- [Problems]:
• a. In the MACE thread, which value is passed to the --device flag in the mace_run command?
• b. Continue the MACE thread from its final line, writing the next part of the discussion.

I want to know what is your command and Maybe you changed the MACE code and produced a bug?

@lu229 It's in the issue description text..

MACE_OPENCL_PROFILING=1
    LD_LIBRARY_PATH=/data/local/tmp/mace-dist/lib
    /data/local/tmp/mace-dist/bin/mace_run
        --device='GPU'
        --input_data_format='NHWC'
        --output_node='resnet_v2_50/predictions/Reshape_1'
        --output_shape='1,1001'
        --model_data_file='/data/local/tmp/mace_run/resnet_v2_50/resnet_v2_50.data'
        --input_node='input'
        --model_file='/data/local/tmp/mace_run/resnet_v2_50/resnet_v2_50.pb'
        --model_name='resnet_v2_50'
        --output_data_format='NHWC'
        --input_shape='1,299,299,3'
        --input_file=/data/local/tmp/mace_run/resnet_v2_50/validate_in/resnet_v2_50
        --output_file=/data/local/tmp/mace_run/resnet_v2_50/validate_out/resnet_v2_50
        --benchmark
        --round=1
        --gpu_perf_hint=0
        --gpu_priority_hint=0
        --cpu_affinity_policy=0

Okay, I see. We just realized the obfuscator mace/python/tools/encrypt_opencl_codegen.py is not automatically run.

- [Given records]:
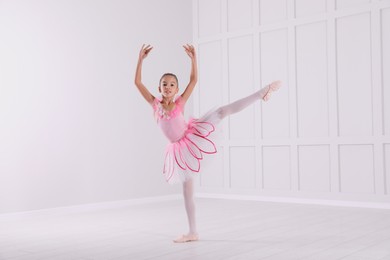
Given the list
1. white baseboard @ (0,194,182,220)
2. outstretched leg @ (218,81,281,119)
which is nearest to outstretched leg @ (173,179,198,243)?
outstretched leg @ (218,81,281,119)

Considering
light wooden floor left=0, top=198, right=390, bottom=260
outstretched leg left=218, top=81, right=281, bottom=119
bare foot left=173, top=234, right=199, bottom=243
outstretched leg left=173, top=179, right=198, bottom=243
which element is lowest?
light wooden floor left=0, top=198, right=390, bottom=260

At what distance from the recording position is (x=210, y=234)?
130 inches

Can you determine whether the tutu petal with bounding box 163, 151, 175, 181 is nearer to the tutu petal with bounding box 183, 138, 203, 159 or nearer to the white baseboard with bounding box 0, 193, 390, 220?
the tutu petal with bounding box 183, 138, 203, 159

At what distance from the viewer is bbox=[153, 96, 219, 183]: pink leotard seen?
9.77 feet

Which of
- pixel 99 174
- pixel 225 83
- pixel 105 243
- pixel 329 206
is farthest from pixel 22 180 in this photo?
pixel 329 206

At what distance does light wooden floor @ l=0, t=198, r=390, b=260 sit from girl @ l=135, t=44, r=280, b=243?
32cm

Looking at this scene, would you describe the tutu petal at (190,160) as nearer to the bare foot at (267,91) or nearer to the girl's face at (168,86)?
the girl's face at (168,86)

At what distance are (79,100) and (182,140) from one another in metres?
2.20

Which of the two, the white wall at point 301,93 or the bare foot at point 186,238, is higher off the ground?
the white wall at point 301,93

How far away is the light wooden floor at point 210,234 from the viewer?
8.75 feet

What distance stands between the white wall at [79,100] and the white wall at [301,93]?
0.61 meters

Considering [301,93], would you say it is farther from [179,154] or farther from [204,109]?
[179,154]

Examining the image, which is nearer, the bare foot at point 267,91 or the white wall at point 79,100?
the bare foot at point 267,91

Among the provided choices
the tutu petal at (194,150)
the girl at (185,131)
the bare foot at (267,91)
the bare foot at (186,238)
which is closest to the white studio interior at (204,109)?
the bare foot at (186,238)
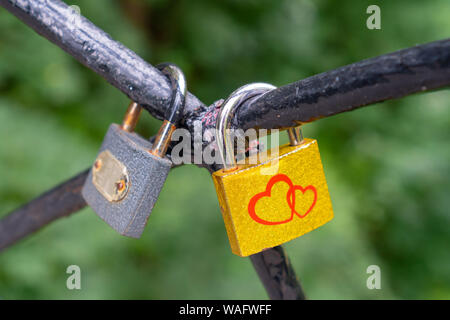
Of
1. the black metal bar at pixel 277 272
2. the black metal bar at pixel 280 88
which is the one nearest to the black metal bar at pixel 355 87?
the black metal bar at pixel 280 88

- [Exercise answers]:
• a. GPU

• b.
But the centric issues is that our reproduction's timing does not match MACE's. I wonder if there are any OpenCL setting I need to set up to obtain the same result?

@PENGUINLIONG Sorry, I don't know what is your mean.
"But the centric issues is that our reproduction's timing does not match MACE's. I wonder if there are any OpenCL setting I need to set up to obtain the same result?"

What is the mean of "our reproduction's timing does not match MACE's"?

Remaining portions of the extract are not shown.